Trojan Ends

Book blurbs lie all the time, as we know. Every fantasy novel published in the 70s and 80s was the natural heir of The Lord of the Rings; every sprawling brawling historical epic published in the 40s and 50s was the new Gone with the Wind; every new writer is an amalgam of a few writers who happen to be stylish and is New! And Improved! on top of that.

But the most wounding lie a book-blurb ever told me is still being told to people all across the western world and is destroying the reputation of the first classic of western civilization even as I type. This lie disfigured a paperback translation of the Iliad I picked up as a kid, and some version of it has polluted practically every translation of the Iliad I’ve seen. I was already interested in mythology (Norse more than Greek) and I wanted a full version of the Trojan War story. And that’s what the cover advertised: “Here is the story of the Trojan War” etc. etc. in vaguely splendiferous terms that, had I known then what I know now, would have told me the blurb-writer hadn’t actually read the book.
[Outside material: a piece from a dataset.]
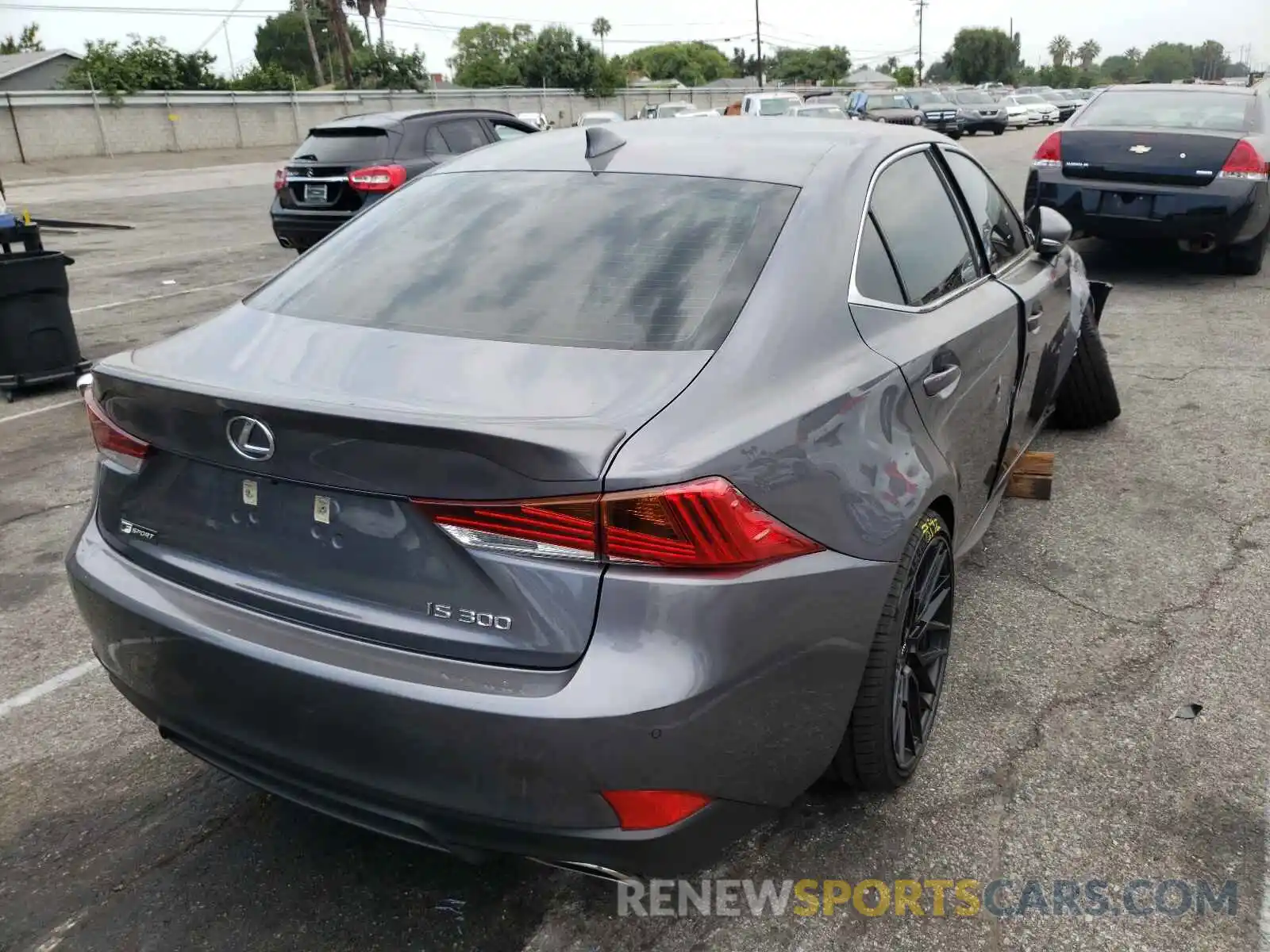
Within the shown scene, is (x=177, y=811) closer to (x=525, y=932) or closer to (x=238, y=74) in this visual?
(x=525, y=932)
So I plunged in and was bored and irritated. They were already there. Wasn’t there supposed to be a swan? A golden apple and some goddesses? Suspicion smote me and I flipped on to the end. It didn’t tell the end of the war, either: it ended with somebody’s funeral and Troy still standing. I dropped the book and walked away.

It’s not surprising that a preteen found little to interest him in the Iliad, but I was reading other stuff more seemingly arid (Emerson, for instance, and Plato in W.H.D. Rowse’s translation). I’m convinced it was the packaging that set up my bad experience; if I’d known I was reading one story set during the Trojan War rather than the story of the Trojan War I would have read differently, perhaps more successfully.

Modern tellings of the whole war do exist. Robert Graves wrote one for children, one of these thin little paperbacks. Roger Lancelyn Green wrote one, and there were others, even back then. Recent examples are Lindsay Clarke’s The War at Troy and Barry Powell’s The War at Troy: a True History (reviewed here). David Gemmell at his death was working on the third novel of a trilogy that tells an idiosyncratic version of the war. (I’ve heard his widow is completing it for publication.)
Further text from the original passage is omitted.